**Work to do:**
A - In the membarrier patch message, reproduce everything from "Mathieu Desnoyers <mathieu.desnoyers@xxxxxxxxxxxx> ·" down to "of the mm_struct.", substituting "memory descriptor" for every occurrence of "mm_struct".
B - Answer the following questions from the membarrier patch message.
(i) Who identified the racy access to p->mm?
(ii) Which file does the patch change?
(iii) Which kernel version is noted beside the stable address?
C - Continue the membarrier patch message from its final line.

**Given passage:**
** START **

Re: [PATCH] Fix: membarrier: racy access to p->mm in membarrier_global_expedited()

Mathieu Desnoyers <mathieu.desnoyers@xxxxxxxxxxxx> · Mon, 28 Jan 2019 17:46:16 -0500 (EST)

----- On Jan 28, 2019, at 5:39 PM, paulmck paulmck@xxxxxxxxxxxxx wrote:

> On Mon, Jan 28, 2019 at 05:07:07PM -0500, Mathieu Desnoyers wrote:
>> Jann Horn identified a racy access to p->mm in the global expedited
>> command of the membarrier system call.
>> 
>> The suggested fix is to hold the task_lock() around the accesses to
>> p->mm and to the mm_struct membarrier_state field to guarantee the
>> existence of the mm_struct.
>> 
>> Link:
>> https://lore.kernel.org/lkml/CAG48ez2G8ctF8dHS42TF37pThfr3y0RNOOYTmxvACm4u8Yu3cw@xxxxxxxxxxxxxx
>> Signed-off-by: Mathieu Desnoyers <mathieu.desnoyers@xxxxxxxxxxxx>
>> Tested-by: Jann Horn <jannh@xxxxxxxxxx>
>> CC: Jann Horn <jannh@xxxxxxxxxx>
>> CC: Thomas Gleixner <tglx@xxxxxxxxxxxxx>
>> CC: Peter Zijlstra (Intel) <peterz@xxxxxxxxxxxxx>
>> CC: Ingo Molnar <mingo@xxxxxxxxxx>
>> CC: Andrea Parri <parri.andrea@xxxxxxxxx>
>> CC: Andy Lutomirski <luto@xxxxxxxxxx>
>> CC: Avi Kivity <avi@xxxxxxxxxxxx>
>> CC: Benjamin Herrenschmidt <benh@xxxxxxxxxxxxxxxxxxx>
>> CC: Boqun Feng <boqun.feng@xxxxxxxxx>
>> CC: Dave Watson <davejwatson@xxxxxx>
>> CC: David Sehr <sehr@xxxxxxxxxx>
>> CC: H. Peter Anvin <hpa@xxxxxxxxx>
>> CC: Linus Torvalds <torvalds@xxxxxxxxxxxxxxxxxxxx>
>> CC: Maged Michael <maged.michael@xxxxxxxxx>
>> CC: Michael Ellerman <mpe@xxxxxxxxxxxxxx>
>> CC: Paul E. McKenney <paulmck@xxxxxxxxxxxxxxxxxx>
>> CC: Paul Mackerras <paulus@xxxxxxxxx>
>> CC: Russell King <linux@xxxxxxxxxxxxxxx>
>> CC: Will Deacon <will.deacon@xxxxxxx>
>> CC: stable@xxxxxxxxxxxxxxx # v4.16+
>> CC: linux-api@xxxxxxxxxxxxxxx
>> ---
>>  kernel/sched/membarrier.c | 27 +++++++++++++++++++++------
>>  1 file changed, 21 insertions(+), 6 deletions(-)

** END **

**Data provided:**
** START **

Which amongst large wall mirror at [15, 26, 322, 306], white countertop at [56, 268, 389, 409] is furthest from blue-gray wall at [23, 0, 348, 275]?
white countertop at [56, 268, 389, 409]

** END **

**Results of the tasks:**
A -
Mathieu Desnoyers <mathieu.desnoyers@xxxxxxxxxxxx> · Mon, 28 Jan 2019 17:46:16 -0500 (EST)

----- On Jan 28, 2019, at 5:39 PM, paulmck paulmck@xxxxxxxxxxxxx wrote:

> On Mon, Jan 28, 2019 at 05:07:07PM -0500, Mathieu Desnoyers wrote:
>> Jann Horn identified a racy access to p->mm in the global expedited
>> command of the membarrier system call.
>> 
>> The suggested fix is to hold the task_lock() around the accesses to
>> p->mm and to the memory descriptor membarrier_state field to guarantee the
>> existence of the memory descriptor.

B -
(i) Jann Horn
(ii) kernel/sched/membarrier.c
(iii) v4.16+

C -
>> 
>> diff --git a/kernel/sched/membarrier.c b/kernel/sched/membarrier.c
>> index 76e0eaf4654e..305fdcc4c5f7 100644
>> --- a/kernel/sched/membarrier.c
>> +++ b/kernel/sched/membarrier.c
>> @@ -81,12 +81,27 @@ static int membarrier_global_expedited(void)
>> 
>>  		rcu_read_lock();
>>  		p = task_rcu_dereference(&cpu_rq(cpu)->curr);
>> -		if (p && p->mm && (atomic_read(&p->mm->membarrier_state) &
>> -				   MEMBARRIER_STATE_GLOBAL_EXPEDITED)) {
>> -			if (!fallback)
>> -				__cpumask_set_cpu(cpu, tmpmask);
>> -			else
>> -				smp_call_function_single(cpu, ipi_mb, NULL, 1);
>> +		/*
>> +		 * Skip this CPU if the runqueue's current task is NULL or if
>> +		 * it is a kernel thread.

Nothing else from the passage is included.